With the importance of organization on data quality construction, mining of data quality detection rules has development potential more and more, but the data quality detection rules discovered by using related algorithms contain more redundant information, the workload of field experts may be increased under certain conditions, and ambiguity is easily generated when the data quality detection rules are used for subsequent data governance work. Therefore, how to reduce the rules based on the mining result of the data quality detection rules to generate the data quality detection rules which finally satisfy the conditions becomes a new development direction. Although some methods for mining data quality detection rules exist at present, redundant rules in rule sets are not reduced by combining actual service requirements and application scenarios on the basis of mining results, and from the long-term development point of view, the method cannot well adapt to the requirements of actual service scenarios, and is not beneficial to applying theoretical research results to actual services well.
Disclosure of Invention
The invention aims to overcome the defects of the prior art and provide a rule reduction method based on the mining result of the data quality detection rule, which can effectively mine the data quality detection rule existing between attributes, reduce the workload of designing and configuring the data quality detection rule by field experts, improve the working efficiency, reduce redundant rules and enable the semantics expressed by the finally generated data quality detection rule to be more accurate.
The purpose of the invention is realized by the following technical scheme: the rule reduction method based on the data quality detection rule mining result comprises the following steps:
s1, mining based on the data quality detection rule;
s2, carrying out rule reduction on the mining result, and comprising the following sub-steps:
s21, extracting all the attributes of the rules obtained in the step S1, and taking each attribute as a vertex of the graph G;
s22, drawing the edges of the graph G according to the dependency relationship among the attributes, and assigning a weight 1 to each edge;
s23, obtaining the shortest path of all the vertexes in the graph G by using a Dijkstra algorithm;
and S24, reducing the existing data quality detection rules according to the shortest path obtained by each vertex, and removing redundant rules to obtain a final data quality detection rule set.

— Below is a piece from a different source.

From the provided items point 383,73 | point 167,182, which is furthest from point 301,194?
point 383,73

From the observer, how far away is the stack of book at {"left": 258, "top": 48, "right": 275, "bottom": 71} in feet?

Further, the specific implementation method of step S1 is as follows: let relation mode be R, some example of R be R, attr (R) represents the set of all attributes of relation R, X is a certain attribute set on relation mode R, and A is a certain single attribute on relation mode R; let the expression of the mined data quality detection rule be FD: X → A, and find that FDs must satisfy the following two conditions:
minimum performance: means that if X → A holds, then Y → A does not hold for any one subset Y of X;
non-trivial: means that if X → A holds true, then attribute A does not belong to attribute set X;
step S1 includes the following substeps:
s11, scanning a database, and firstly, modeling all the prior values, namely the X set in X → A, on the relation R to obtain an attribute containing lattice; in the search, the layer L composed of single attributes is first1Starting from L1Layer is obtained as2Layering until all attribute grids are searched; and L islThe number of attribute sets contained in the layer is l;
s12, if i is 1, it is the L-thiEach attribute set X of a layer computes a set C+(X):
S13, pruning: if it is not
Figure BDA0002263651830000022
Then for all supersets Y of X, there are
Figure BDA0002263651830000023
Since C (X) is empty, is composed ofIn a clear view of the above, it is known that,if not, then prove in the aggregateThe attribute A exists to ensure that X \ A } → A is established, the attribute set Y is a superset of the attribute set X, other attributes are added on the basis of X, and the dependence of X \ A } → A is also established; therefore, the dependence on the shape of Y \ A } → A also holds,
Figure BDA0002263651830000027
will not be empty, but this dependency is not minimal, since there is a subset X of Y such that X \ a } → a holds, and since the smallest functional dependency is sought by the TANE algorithm, there is no need to process set Y, so set Y is pruned;
s14, continuing to generate the Li+1The layer returns to step S12 by setting i to i + 1.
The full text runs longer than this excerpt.